Intervengono alla Conferenza stampa: l’Em.mo Card. Peter Kodwo Appiah Turkson, Prefetto del Dicastero per il Servizio dello Sviluppo Umano Integrale e il Rev.do Mons. Bruno Marie Duffé, Segretario del medesimo Dicastero.

Ne riportiamo di seguito gli interventi:

Intervento del Card. Peter Kodwo Appiah Turkson

"Peace to this house", is the prayerful wish with which the Holy Father greets and welcomes the world and all of us into the New year, 2019!

This wish of Pope Francis for the human family at the beginning of this new year, according to his Peace message, derives from the commissioning words of Jesus to his disciples when he sent them out to preach the Gospel: Jesus said to them: "Into whatever house you enter, first say: ‘Peace to this house! If there is a son of peace, your peace will descend upon him; otherwise it will return to you" (Lk.10:5-6).

This greeting of peace with which Jesus sent his disciples into the world echo, in its turn, the greeting of peace with which God sent His Son into the world. The echo is of the message of peace with which the angels announced the birth of Jesus in the world. There the angels said to the shepherds keeping watch over their sheep: " Glory to God in the highest heaven, and on earth peace to those whom God favours" (Lk 2:14).

The good news of Jesus, whether of his birth and of his own coming into the world, or when his disciples travel the world to proclaim him, is always accompanied by peace, and it brings peace. This is what Pope Francis, with his New Year greeting of peace, reminds us all about: Jesus is God’s /Father’s gift of peace, and he is offered wherever the Gospel is preached!

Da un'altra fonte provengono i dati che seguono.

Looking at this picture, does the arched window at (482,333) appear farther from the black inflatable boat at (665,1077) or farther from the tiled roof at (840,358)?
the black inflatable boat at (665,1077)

Entrusted to the disciples of Jesus, as they are sent forth to proclaim Jesus, peace is a gift that is freely offered to every household and the people within it, who must only dispose themselves for it and cooperate with it, as sons of peace! In this Message of Peace, Pope Francis identifies " the household" that is offered the peace of Christ with our homes, our families, our communities, our countries and all the people within them, as well as the earth/world, our common home! It is easily understandable then, that to dispose ourselves for peace and to cooperate with it, as sons of peace, means that we should make peace happen: we should serve peace in all the instances of household mentioned.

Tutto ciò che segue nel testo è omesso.